This chapter was meant to be part of last chapter, but I thought it would be too long and I was lazy to edit it since I had not finished this part yet.
LEAVE COMMENTS! I loved last chapter's comments lol.
Alphard's Apartment, Grosvenor Square, London.
July 12th, 1978.
My Guiding Light,
I hope this letter finds you in good health, love of my life, and allow me to start this letter by apologising over the uncomfortable mood the night ended when we last parted. Also, forgive me for my traces of dramatics, my dearest, but my family is in turmoil.
I have taken refuge from the cold war in my house in my uncle's apartment. I fear that one strike of a match might make the whole place blow up. I'm not used to taking my mother's silence and I'm completely taken aback by my father's pathetic begging for attention and forgiveness for something he did not do. Though I, as a man with the possibility of having a woman in my arms whenever you allow me, understand my father's reaction – losing a lover is much harder than giving up one's pride.
Your Miss Patricia Waters – or should I call her Doctor Waters – is the very woman that led my parents into their marriage.
As I told you before, my father had been in love with a muggleborn woman while at Hogwarts, but his relationship was made public in his last year in Hogwarts. My grandsire saw himself forced to marry him off, and my grandfather saw the opportunity to marry my mother off – hence the situation we are in today. They found love in each other much later, after even I was born.
I suppose I can understand my mother's insecurities with the sudden comeback of Doctor Waters. If I heard that someone from your past was back with a child around the same age as your past relationship, I – too – would feel uncomfortable, angry and hurt. However, my father had no knowledge of Florian's existence.
Uncle Alphard has decided I'm old enough to know his guess. Both Mother and I fear he might be correct in his concerning thoughts: Florian is, most likely, my father's son.
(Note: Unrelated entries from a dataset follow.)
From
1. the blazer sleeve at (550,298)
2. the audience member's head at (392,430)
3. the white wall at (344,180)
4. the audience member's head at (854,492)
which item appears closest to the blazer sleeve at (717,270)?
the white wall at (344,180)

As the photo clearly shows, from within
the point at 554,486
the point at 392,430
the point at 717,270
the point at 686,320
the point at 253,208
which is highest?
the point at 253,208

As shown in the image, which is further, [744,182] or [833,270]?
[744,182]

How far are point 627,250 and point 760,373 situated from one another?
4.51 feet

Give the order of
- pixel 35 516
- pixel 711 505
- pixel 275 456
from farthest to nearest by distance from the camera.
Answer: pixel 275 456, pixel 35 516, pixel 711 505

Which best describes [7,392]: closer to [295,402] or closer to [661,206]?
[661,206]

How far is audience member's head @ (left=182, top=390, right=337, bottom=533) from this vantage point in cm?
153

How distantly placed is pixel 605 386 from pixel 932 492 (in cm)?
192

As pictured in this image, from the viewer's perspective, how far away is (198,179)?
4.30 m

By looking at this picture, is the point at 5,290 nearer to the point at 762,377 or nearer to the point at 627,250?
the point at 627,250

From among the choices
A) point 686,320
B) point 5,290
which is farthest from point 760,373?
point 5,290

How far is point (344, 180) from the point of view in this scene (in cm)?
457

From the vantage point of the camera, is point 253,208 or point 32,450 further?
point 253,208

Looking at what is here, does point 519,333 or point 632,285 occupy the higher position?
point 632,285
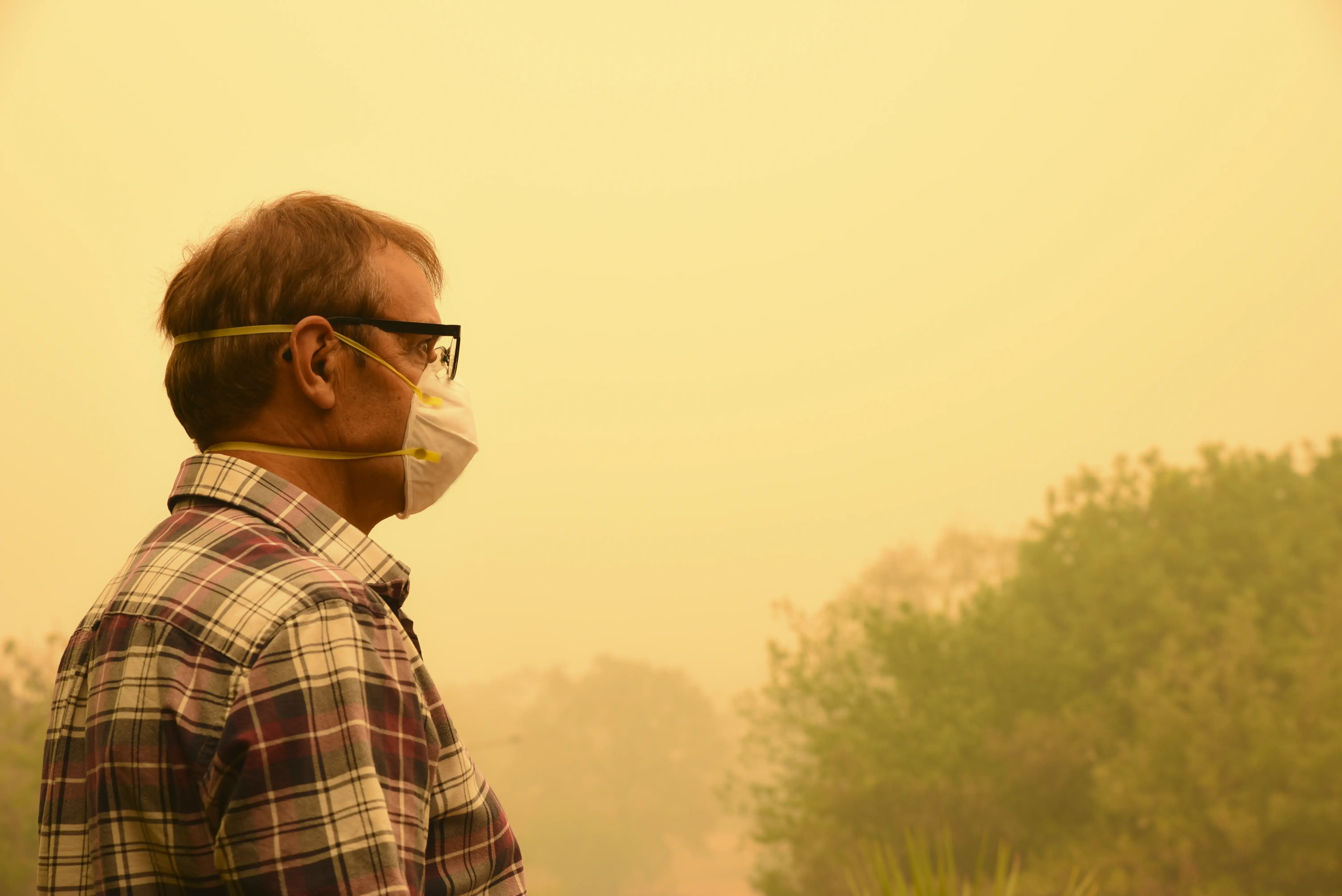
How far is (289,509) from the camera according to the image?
0.77m

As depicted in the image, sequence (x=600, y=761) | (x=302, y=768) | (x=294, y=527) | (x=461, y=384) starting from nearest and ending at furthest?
(x=302, y=768)
(x=294, y=527)
(x=461, y=384)
(x=600, y=761)

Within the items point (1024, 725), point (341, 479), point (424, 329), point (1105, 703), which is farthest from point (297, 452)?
point (1105, 703)

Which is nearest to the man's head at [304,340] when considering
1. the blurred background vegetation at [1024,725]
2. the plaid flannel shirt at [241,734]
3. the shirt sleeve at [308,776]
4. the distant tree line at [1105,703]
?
the plaid flannel shirt at [241,734]

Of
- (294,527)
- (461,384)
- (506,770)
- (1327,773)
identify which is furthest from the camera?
(506,770)

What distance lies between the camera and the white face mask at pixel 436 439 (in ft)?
3.30

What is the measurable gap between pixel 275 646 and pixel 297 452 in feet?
0.87

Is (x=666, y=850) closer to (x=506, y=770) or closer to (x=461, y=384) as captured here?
(x=506, y=770)

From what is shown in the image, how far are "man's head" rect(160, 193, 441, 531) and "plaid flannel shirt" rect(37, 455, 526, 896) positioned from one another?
132mm

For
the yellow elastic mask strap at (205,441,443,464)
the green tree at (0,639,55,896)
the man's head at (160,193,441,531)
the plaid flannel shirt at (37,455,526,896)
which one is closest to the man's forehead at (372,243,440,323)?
the man's head at (160,193,441,531)

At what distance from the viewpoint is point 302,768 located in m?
0.60

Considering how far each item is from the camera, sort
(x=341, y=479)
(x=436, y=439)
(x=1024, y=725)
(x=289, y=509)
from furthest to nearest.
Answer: (x=1024, y=725)
(x=436, y=439)
(x=341, y=479)
(x=289, y=509)

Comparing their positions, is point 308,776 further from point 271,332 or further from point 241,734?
point 271,332

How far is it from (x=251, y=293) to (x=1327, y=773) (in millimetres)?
9131

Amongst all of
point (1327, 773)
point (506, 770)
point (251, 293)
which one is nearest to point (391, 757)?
point (251, 293)
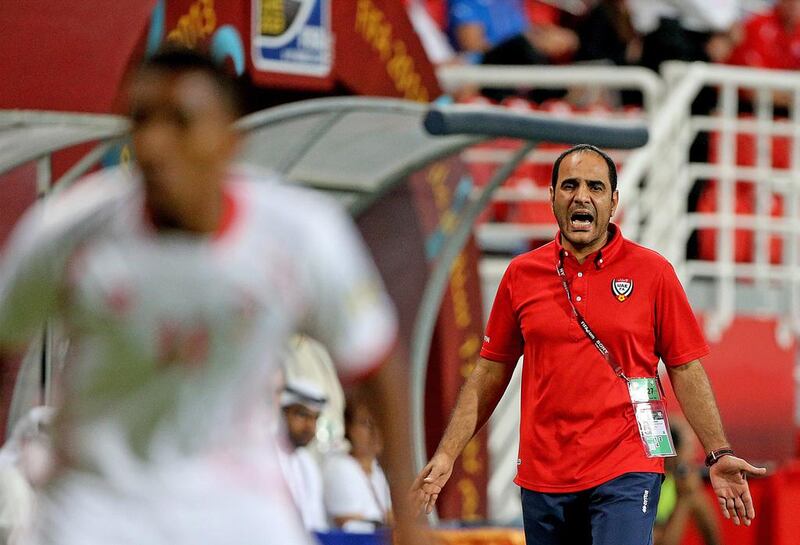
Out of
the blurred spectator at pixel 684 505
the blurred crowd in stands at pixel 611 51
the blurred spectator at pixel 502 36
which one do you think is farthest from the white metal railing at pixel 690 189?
the blurred spectator at pixel 684 505

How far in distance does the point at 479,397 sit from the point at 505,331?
28 cm

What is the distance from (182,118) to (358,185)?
24.0 feet

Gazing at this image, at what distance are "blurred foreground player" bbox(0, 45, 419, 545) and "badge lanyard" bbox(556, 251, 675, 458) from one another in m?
2.94

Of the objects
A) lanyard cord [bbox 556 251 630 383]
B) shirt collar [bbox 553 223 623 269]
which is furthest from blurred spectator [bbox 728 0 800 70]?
lanyard cord [bbox 556 251 630 383]

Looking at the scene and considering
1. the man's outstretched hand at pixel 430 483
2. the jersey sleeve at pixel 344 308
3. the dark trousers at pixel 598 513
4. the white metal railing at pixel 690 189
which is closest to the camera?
the jersey sleeve at pixel 344 308

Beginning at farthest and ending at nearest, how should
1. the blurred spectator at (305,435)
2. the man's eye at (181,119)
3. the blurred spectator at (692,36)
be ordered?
the blurred spectator at (692,36) < the blurred spectator at (305,435) < the man's eye at (181,119)

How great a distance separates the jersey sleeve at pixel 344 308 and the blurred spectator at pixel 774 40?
40.8 feet

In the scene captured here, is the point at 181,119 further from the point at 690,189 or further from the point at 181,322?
the point at 690,189

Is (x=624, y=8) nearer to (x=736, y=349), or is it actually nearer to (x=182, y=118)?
(x=736, y=349)

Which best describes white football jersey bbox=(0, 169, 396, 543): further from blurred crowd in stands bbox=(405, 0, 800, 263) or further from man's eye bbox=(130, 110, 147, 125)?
blurred crowd in stands bbox=(405, 0, 800, 263)

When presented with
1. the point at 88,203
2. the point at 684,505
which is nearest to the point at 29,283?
the point at 88,203

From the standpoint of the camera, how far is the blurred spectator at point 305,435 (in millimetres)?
10680

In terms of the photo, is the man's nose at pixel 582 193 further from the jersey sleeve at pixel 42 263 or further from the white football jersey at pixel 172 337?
the jersey sleeve at pixel 42 263

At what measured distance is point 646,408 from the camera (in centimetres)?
691
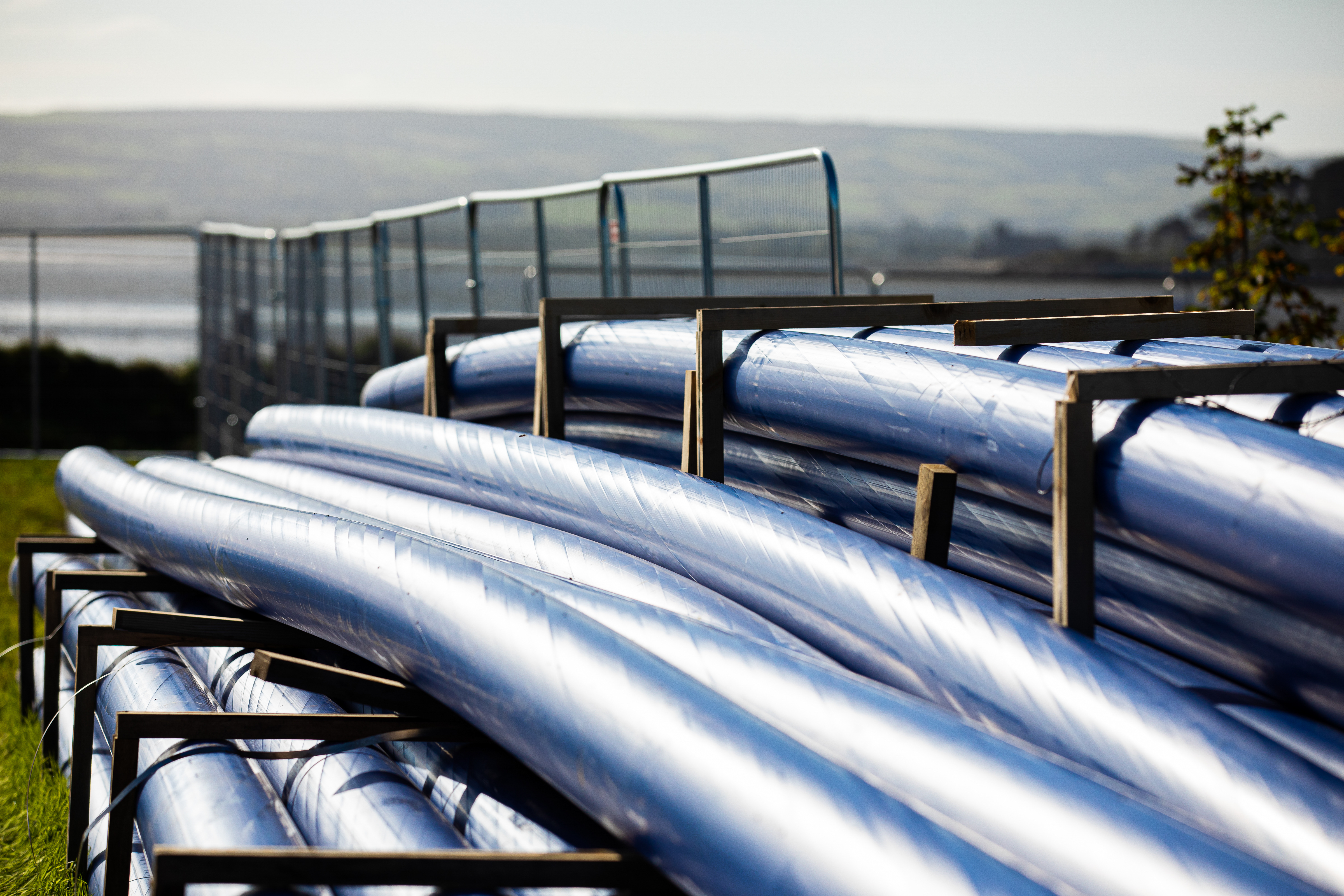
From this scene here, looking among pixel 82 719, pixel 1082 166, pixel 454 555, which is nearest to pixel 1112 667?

While the information in itself is devastating, especially to my own mother, there's also necessity of making you understand my position in this family is now in danger, at least to the public eye, while I know for certain that the Seat will be mine regardless of public opinion surrounding us. As the Heir of the House, I'm the eldest male of the family, especially as the son of the current Head of the House, but some families in Seat might pressure my father into accepting Florian into the House, making him a possible heir and competitor for the Seat. Those families either don't like us and are eager to somehow humiliate us into putting the first half-blood in our family in Seat, or like the muggleborns far too much for my family's tastes. Regardless of the reasoning behind their possible reaction, my claim to the Seat would be weakened and opinions divided, which is not something I can afford... especially now, with such big decisions coming as times get harder.
Do forgive me, my love, I did not expect myself to confess all my troubles to you through a letter, but I did not think viable to try to see you when I'm staying with Uncle Alphard, who is working so hard in keeping everything neat and perfect, so my mother won't insist on me going back home. I'm well here, for the time being. I spend most of my time reading and watching my uncle struggle through painting another young lady's portrait to her future husband; while not as fascinating as I hoped it would be, his talents are undiscussable and I fear I do not possess the same understanding of colour, light and the way eyes are meant to shine, though I can see your exact shade of shining, green eyes looking at me whenever I close my eyes and concentrate enough.